Department of Biological Medicines & Shanghai Engineering Research Center of Immunotherapeutics, School of Pharmacy, Fudan University, China.
Experiment & Teaching Center, School of Pharmacy, Fudan University, Shanghai 201203, China.
Int Immunopharmacol. 2024 Dec 5;142(Pt A):113111. doi: 10.1016/j.intimp.2024.113111. Epub 2024 Sep 9.
The massive infiltration of suppressor immune cells within the tumor microenvironment (TME) of pancreatic ductal adenocarcinoma (PDAC) is a major cause of treatment resistance. Reducing this infiltration may represent a potentially effective therapeutic strategy. Sphingomyelin synthase 2 (SMS2) is a crucial enzyme for sphingomyelin synthesis, contributing significantly to the integrity and function of the plasma membrane. In this study, we developed a self-assembling SMS2 siRNA gene expression plasmid for in vivo delivery. The SMS2 siRNA specifically inhibits SMS2 expression while preserving the expression and activity of SMS1. Administration of the self-assembling SMS2 siRNA suppresses tumor growth in a murine model of Panc02 pancreatic carcinoma, modulates the polarization of tumor-associated macrophages (TAMs), and reduces the infiltration of tumor-associated neutrophils (TANs) by regulating the NF-κB/CXCL5 pathway. Consequently, utilizing SMS2 siRNA to improve the local immunosuppressive microenvironment holds promise for pancreatic cancer therapy.

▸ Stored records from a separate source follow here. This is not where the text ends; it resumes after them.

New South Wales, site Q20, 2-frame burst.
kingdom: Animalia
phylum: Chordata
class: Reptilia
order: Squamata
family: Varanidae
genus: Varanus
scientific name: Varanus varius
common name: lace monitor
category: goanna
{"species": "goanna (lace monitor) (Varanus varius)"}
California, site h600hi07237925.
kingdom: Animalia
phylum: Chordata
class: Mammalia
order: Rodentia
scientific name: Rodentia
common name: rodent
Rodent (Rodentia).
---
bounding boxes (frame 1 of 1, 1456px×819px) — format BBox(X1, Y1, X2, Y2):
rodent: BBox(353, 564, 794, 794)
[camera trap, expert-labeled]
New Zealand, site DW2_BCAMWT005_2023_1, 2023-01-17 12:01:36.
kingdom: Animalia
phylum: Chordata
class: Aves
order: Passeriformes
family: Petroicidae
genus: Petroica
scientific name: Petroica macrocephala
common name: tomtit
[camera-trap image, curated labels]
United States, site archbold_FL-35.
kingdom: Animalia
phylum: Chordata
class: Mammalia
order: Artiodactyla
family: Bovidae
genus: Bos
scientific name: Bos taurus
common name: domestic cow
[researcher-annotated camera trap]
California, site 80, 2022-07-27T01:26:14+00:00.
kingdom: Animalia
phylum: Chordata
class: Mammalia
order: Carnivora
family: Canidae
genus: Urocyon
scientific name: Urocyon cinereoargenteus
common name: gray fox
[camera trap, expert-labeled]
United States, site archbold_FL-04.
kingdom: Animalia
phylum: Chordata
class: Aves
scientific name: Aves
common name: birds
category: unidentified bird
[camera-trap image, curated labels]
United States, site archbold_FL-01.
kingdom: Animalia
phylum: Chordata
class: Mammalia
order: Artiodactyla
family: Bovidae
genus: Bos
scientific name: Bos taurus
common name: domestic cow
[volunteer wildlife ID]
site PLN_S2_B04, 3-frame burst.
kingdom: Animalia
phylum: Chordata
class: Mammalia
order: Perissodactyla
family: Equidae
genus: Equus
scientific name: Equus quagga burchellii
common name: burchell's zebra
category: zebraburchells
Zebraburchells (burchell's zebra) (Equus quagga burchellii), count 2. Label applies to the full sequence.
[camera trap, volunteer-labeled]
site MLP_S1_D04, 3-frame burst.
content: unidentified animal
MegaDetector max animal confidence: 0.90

肿瘤微环境(TME)中抑制性免疫细胞的大量浸润是胰腺导管腺癌(PDAC)治疗耐药的主要原因。减少这种浸润可能代表一种潜在有效的治疗策略。鞘氨醇合酶 2(SMS2)是鞘氨醇合成的关键酶,对质膜的完整性和功能有重要贡献。在这项研究中,我们开发了一种用于体内递送的自组装 SMS2 siRNA 基因表达质粒。SMS2 siRNA 特异性抑制 SMS2 的表达,同时保留 SMS1 的表达和活性。自组装 SMS2 siRNA 的给药抑制了 Panc02 胰腺癌细胞小鼠模型中的肿瘤生长,通过调节 NF-κB/CXCL5 通路调节肿瘤相关巨噬细胞(TAMs)的极化,并减少肿瘤相关中性粒细胞(TANs)的浸润。因此,利用 SMS2 siRNA 改善局部免疫抑制微环境有望成为胰腺癌治疗的一种方法。